Tanah Rata, Malaysia

Photo: Arne Müseler / www.arne-mueseler.de [CC-BY-SA-3.0-de (http://creativecommons.org/licenses/by-sa/3.0/de/deed.en)], via Wikimedia Commons
Photo: Arne Müseler / http://www.arne-mueseler.de [CC-BY-SA-3.0-de (http://creativecommons.org/licenses/by-sa/3.0/de/deed.en)%5D, via Wikimedia Commons
You spent the morning getting a crash course on tea. You learned how tea leaves are plucked, withered, rolled, fermented, dried, and sorted. You studied grades, flavors, and characteristics of different types of teas. Now it’s finally time for a tasting. A robust black tea has been brewing in a tin teapot. Sweetened condensed milk sits off to the side. Steam is mixing with the fresh air. You raise a cup to your lips, smell the strong aroma, and take a sip. You smile and look out over the rolling green hills full of tea leaves. Welcome to the Cameron Highlands.

The Cameron Highlands, an area the size of Singapore, sit almost a mile above sea level on the Peninsular Malaysia. The area is known as “the little corner of England in Asia” due to its lush hills, cool breezes, and strong tea culture. It’s filled with tea plantations, strawberry fields, and fruit orchards. Plus jaw-dropping views.

After touring the BOH Tea Plantation, Malaysia’s largest black tea producer, continue driving up Mount Batu Brinchang. The second-highest mountain in the Cameron Highlands sits at the borders of Perak and Pahang, two western Malaysian states. Hike through a dwarf forest and dense moss. Listen to a cacophony of bird songs. Climb the watchtower for views over the jungle and the Titiwangsa Mountains that stretch into Thailand. And breathe in the clear air high above the clouds.

Photo: YTL Hotels
Photo: YTL Hotels

Then make your way down the winding hill to find your hotel, the Cameron Highlands Resort. If you didn’t already feel like you were in England, you will now. The Tudor-style resort has timber-beamed ceilings, French doors, and wooden shutters. Your comfortable room has a four-poster bed and a daybed. Join other guests in the Jim Thompson Tea Room for another cup of tea, tiny sandwiches, clotted cream, and a huge bowl of fresh strawberries. Relax at the Spa Village. Soften your skin in a yellow rose tea bath, restore your natural glow with a mint-and-thyme body scrub, and practically fall asleep during a strawberry aroma massage. After a candlelit dinner, end the evening with a glass of whiskey and a game of snooker at the Highlands Bar.

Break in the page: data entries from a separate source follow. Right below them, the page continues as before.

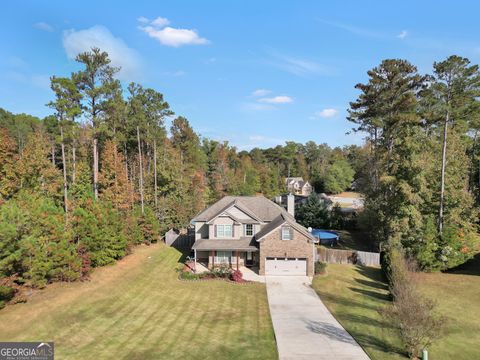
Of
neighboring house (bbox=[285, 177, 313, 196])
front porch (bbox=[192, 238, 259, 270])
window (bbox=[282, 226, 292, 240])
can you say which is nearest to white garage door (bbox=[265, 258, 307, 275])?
front porch (bbox=[192, 238, 259, 270])

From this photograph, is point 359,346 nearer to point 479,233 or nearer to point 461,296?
point 461,296

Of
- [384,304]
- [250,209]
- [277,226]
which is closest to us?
[384,304]

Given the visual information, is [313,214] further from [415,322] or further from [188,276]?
[415,322]

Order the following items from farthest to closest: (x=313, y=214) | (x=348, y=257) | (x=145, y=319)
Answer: (x=313, y=214) → (x=348, y=257) → (x=145, y=319)

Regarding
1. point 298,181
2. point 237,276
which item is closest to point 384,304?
point 237,276

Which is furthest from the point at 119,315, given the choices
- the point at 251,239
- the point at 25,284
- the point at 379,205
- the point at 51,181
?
the point at 379,205

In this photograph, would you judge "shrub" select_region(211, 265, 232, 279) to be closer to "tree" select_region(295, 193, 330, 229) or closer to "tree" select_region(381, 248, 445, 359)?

The bright sun wakes you up early the next morning. You have another full day planned. Stop for breakfast—a local noodle dish—in the dining room. The tea leaves outside are still covered with mist. Hike to the Sam Poh Buddhist Temple. When you arrive, remove your shoes and socks, pass through the bright yellow wall, and breathe in strong incense to see a large statue of Lord Buddha. Continue to Parit Falls, a small waterfall with a decorative bridge above it. Then stop at a strawberry farm to pick your own strawberries and then eat them with fresh cream.

Though tempted to return to your peaceful resort for afternoon tea, don’t go back yet. Instead, stroll through Pasar Malam, the night market that opens later in the afternoon. Browse the stalls for fried crabs, sweet potato balls, rice cakes, cauliflower, roses, cacti, and more strawberries. Plus lots of things you can’t identify. Everywhere you turn, a new smell tries to lure you in a different direction. You fill your bag with goodies and eat whatever you can’t take with you. The only thing you still need is one more cup of tea.